正月こそ家族麻雀

2004/01/03

正月を家族と共に過ごすなら、こたつを囲んで麻雀をやるに限る。世の中、麻雀=ギャンブルだと決めつける傾向が一部にあるが、ゼニを賭けなくても将棋やトランプを十分楽しめるのと同じく、金を賭けない家族麻雀も楽しい娯楽たり得るというのが私の考えである。

でも、こんなことを言う私も、残念ながら私は実家にいた時分、家族麻雀などやったことがない。地元の方言は下品だから正しい共通語を話せよ、ロックは下品だから唱歌を歌えよ、ドリフは下品だからNHKを見よの雰囲気では、家族麻雀など夢のまた夢というものだ。

果して麻雀は子供の情操に良い影響を与え得るか否か。私はあえて肯定の意見を述べることとしよう。

初対面の人と麻雀を半荘やってみるだけでも、その人の性格が少し見えてくるとはよく言われることである。麻雀のゲーム進行には、プレイヤーの性格が非常によく反映される。ツモってきたかと思うが早くパッと牌を捨てる人もいれば、十秒以上考え込んでしまうのんびり屋もいる。自分のことばかりに気を取られて周囲の観察力が鈍いと、自分の役を作ることに集中するあまりに危険牌をうっかり捨てて上がられてしまう。いい役が出来かけている時に他人にリーチをかけられた時、時には振り込む危険を冒してでも冒険する人もいれば、引き際が肝腎と、役を崩して上がり放棄してでも絶対に安全牌しか捨てないという人もいる。おっちょこちょいな人はフリテンやチョンボをよくやらかす。うまく他人の力を借りる人は機会あらば哭(な)くし、逆に哭かないことの多い人もいる。得意な役も十人十色だ。初心者はとかく字牌を迷惑がるが、状況をうまく見極めてうまく使いこなせるようになると、麻雀がもっと面白くなってくる。

このように、「他の人をよく観察してその人の心を読み、自分がどう動けばいいか適切な判断を下すこと」「そして、その判断を、速く正確に行えること」「自分の引き際を知り、時には我慢することも覚えること」などを学ぶ適切な教材であると言えるのではないか。
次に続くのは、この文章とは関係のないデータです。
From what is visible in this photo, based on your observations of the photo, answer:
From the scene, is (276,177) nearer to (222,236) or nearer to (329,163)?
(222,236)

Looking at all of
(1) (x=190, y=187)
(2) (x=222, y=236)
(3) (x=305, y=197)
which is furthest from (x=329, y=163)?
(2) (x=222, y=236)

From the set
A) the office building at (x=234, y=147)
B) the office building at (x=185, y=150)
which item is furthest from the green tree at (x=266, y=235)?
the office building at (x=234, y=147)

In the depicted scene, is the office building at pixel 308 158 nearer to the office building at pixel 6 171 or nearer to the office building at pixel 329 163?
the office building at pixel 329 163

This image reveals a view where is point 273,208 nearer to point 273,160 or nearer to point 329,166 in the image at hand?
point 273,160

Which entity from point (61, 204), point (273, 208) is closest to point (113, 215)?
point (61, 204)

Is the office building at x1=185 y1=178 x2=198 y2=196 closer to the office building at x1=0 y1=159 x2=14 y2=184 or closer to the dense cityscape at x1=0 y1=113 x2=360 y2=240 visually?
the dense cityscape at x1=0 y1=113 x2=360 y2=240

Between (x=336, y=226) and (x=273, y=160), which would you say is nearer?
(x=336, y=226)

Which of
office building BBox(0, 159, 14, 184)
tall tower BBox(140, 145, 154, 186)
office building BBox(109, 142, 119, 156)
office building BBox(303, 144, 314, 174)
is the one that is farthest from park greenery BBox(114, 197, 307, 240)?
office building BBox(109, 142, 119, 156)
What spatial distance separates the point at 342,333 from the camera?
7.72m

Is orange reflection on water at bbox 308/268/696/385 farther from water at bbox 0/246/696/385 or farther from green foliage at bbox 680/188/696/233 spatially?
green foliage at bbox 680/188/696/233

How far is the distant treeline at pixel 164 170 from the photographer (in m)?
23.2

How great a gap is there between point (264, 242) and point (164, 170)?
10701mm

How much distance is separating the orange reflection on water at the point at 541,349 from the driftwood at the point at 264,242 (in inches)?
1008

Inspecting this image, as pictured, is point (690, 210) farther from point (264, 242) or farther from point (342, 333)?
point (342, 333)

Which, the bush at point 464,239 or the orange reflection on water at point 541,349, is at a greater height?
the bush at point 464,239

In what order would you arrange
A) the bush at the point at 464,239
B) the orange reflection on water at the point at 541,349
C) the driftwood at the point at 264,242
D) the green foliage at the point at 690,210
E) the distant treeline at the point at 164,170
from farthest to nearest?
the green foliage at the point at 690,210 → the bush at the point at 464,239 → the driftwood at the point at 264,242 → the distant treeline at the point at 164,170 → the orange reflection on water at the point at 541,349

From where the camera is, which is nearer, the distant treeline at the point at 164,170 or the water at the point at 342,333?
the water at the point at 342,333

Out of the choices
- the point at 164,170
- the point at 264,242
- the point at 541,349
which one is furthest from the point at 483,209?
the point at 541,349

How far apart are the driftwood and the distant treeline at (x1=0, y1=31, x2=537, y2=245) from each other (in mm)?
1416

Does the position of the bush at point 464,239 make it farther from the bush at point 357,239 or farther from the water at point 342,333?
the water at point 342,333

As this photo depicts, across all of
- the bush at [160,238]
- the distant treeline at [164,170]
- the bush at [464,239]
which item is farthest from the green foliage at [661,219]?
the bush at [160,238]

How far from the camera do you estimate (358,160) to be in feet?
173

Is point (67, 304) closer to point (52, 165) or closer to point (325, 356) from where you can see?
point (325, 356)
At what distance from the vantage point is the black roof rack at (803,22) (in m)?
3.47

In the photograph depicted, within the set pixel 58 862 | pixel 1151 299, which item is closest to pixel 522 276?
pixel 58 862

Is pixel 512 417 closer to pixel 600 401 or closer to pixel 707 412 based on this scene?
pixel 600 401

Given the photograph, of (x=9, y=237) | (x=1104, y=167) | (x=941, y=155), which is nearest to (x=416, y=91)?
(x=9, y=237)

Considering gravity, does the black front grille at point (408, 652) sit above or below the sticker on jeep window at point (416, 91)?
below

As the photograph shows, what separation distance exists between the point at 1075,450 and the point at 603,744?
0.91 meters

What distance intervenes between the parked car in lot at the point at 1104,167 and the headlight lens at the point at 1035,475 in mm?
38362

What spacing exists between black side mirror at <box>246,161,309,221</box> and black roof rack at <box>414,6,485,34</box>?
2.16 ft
ついでに中国語の勉強もできるとくれば一石二鳥だ。さあ、今年の始まりも是非家族麻雀で楽しい冬休みを。

この年末、私は知り合いと麻雀をやったのだが、ほんの少々マイナスの成績で終わった。攻めよりも守り、役を崩してでも安全牌を捨てる無難さでほとんど振り込まずに済んだのは良いが、逆になかなか上がることもできず、誰かがツモ上がりするたびに点棒が減ってしまうという具合。結局他人と交替してしまった。ところがその後一回だけ他人のピンチヒッターをやった時に、いきなりリーチメンタンピンドラドラ、さっきまでの不調がまるで嘘の様に感じられた一瞬だった。麻雀を人生とするなら、無難な人生の中にも、時に思いがけない小さな幸せもあるということか。

(※耳にタコが出来るほど繰り返しますが、賭け麻雀は違法です。私は賭け麻雀はやらない方針ですし、お誘いがあってもお断りいたします。この記事で勧めているのは、飽くまでもノーレートの、純粋なゲームとしての麻雀ですので誤解無きよう。)